Liputan6.com, Jakarta BNPP selaku entitas yang mengoordinasikan pengelolaan batas wilayah negara dan kawasan perbatasan, senantiasa mendorong jajarannya yang bertugas di pintu gerbang negara untuk terus responsif dan mempunyai empati.
Kegelisahan yang sama dengan yang dirasakan masyarakat perbatasan. Apalagi mengingat 2 tahun ini aktifitas ekonomi di kawasan perbatasan sangat terdampak karena pandemi Covid-19.
Hal itu dilakukan dalam rangka menyikapi kondisi terkait perlintasan batas negara pada konteks pemenuhan kebutuhan ekonomi, berfungsi sebagai “jembatan penghubung” bagi warga negara di kawasan yang saling bertetangga.
Advertisement
Kepentingan untuk mencukupi kebutuhan hidup dengan saling bertukar komoditas barang bukanlah hal baru di kawasan perbatasan, termasuk di Entikong, kawasan perbatasan Indonesia yang berbatasan darat dengan Malaysia.
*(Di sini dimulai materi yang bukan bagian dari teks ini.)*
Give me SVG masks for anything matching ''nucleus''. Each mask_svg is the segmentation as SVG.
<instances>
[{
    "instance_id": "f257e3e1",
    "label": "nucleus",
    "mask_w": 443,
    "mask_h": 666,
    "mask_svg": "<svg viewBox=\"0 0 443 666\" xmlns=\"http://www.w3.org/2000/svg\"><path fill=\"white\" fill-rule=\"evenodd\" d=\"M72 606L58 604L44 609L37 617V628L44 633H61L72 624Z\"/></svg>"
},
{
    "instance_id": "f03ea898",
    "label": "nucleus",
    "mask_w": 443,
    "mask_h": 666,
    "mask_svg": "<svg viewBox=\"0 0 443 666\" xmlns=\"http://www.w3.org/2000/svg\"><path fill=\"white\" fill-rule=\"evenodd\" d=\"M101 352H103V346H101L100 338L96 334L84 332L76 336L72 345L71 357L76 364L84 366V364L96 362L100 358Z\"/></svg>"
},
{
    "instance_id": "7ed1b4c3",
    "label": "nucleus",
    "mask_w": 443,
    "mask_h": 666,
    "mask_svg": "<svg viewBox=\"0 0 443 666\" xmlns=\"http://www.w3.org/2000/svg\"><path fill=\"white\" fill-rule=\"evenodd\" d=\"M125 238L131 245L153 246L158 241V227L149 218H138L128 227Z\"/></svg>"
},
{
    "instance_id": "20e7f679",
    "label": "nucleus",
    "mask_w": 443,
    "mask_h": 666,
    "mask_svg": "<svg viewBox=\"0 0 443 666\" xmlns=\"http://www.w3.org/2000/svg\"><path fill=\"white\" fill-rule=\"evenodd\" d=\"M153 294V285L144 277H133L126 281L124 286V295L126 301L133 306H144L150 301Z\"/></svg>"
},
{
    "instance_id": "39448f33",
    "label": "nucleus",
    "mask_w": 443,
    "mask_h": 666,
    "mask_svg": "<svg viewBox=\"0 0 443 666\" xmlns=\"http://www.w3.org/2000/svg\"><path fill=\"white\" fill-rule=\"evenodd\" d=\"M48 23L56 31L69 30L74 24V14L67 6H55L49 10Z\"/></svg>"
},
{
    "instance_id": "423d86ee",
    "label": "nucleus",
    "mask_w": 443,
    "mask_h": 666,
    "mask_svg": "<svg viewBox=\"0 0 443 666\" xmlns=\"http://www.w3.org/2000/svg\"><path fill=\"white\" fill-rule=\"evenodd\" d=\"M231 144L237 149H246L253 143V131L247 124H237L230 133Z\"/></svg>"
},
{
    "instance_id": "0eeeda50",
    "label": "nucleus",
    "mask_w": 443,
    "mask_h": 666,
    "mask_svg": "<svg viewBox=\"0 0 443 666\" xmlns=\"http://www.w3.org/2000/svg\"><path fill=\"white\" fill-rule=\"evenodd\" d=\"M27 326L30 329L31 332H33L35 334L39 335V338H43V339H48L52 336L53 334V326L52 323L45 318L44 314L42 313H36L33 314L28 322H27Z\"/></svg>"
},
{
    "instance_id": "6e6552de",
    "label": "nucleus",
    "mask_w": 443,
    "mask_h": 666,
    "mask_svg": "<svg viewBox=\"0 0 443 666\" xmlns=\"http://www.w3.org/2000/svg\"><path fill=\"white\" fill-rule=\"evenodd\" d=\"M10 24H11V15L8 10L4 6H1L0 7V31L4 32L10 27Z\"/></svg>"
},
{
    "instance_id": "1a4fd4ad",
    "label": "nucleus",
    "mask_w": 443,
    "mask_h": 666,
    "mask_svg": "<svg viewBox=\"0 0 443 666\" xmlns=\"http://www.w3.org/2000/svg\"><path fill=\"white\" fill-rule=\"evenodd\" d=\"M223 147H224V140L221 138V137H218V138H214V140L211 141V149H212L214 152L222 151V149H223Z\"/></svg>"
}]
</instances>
Menjelang HUT NKRI yang akan memasuki 77 tahun, tentu saja upaya pembenahan penanganan lintas orang dan barang melalui jalur perlintasan antar negara terus dilakukan.
Warga yang tinggal jauh di perbatasan negara tidaklah mengalami pergerakan cepat dari sisi ekonomi seperti Jakarta ataupun kota-kota besar lainnya di Indonesia.
Baca Juga
Masih ke Negara Tetangga
Potret kondisi faktual warga perbatasan di Kabupaten Sanggau, Kalimantan Barat, menunjukan masih tergantungnya hidup mereka dari sisi ekonomi secara masif ke negara tetangga.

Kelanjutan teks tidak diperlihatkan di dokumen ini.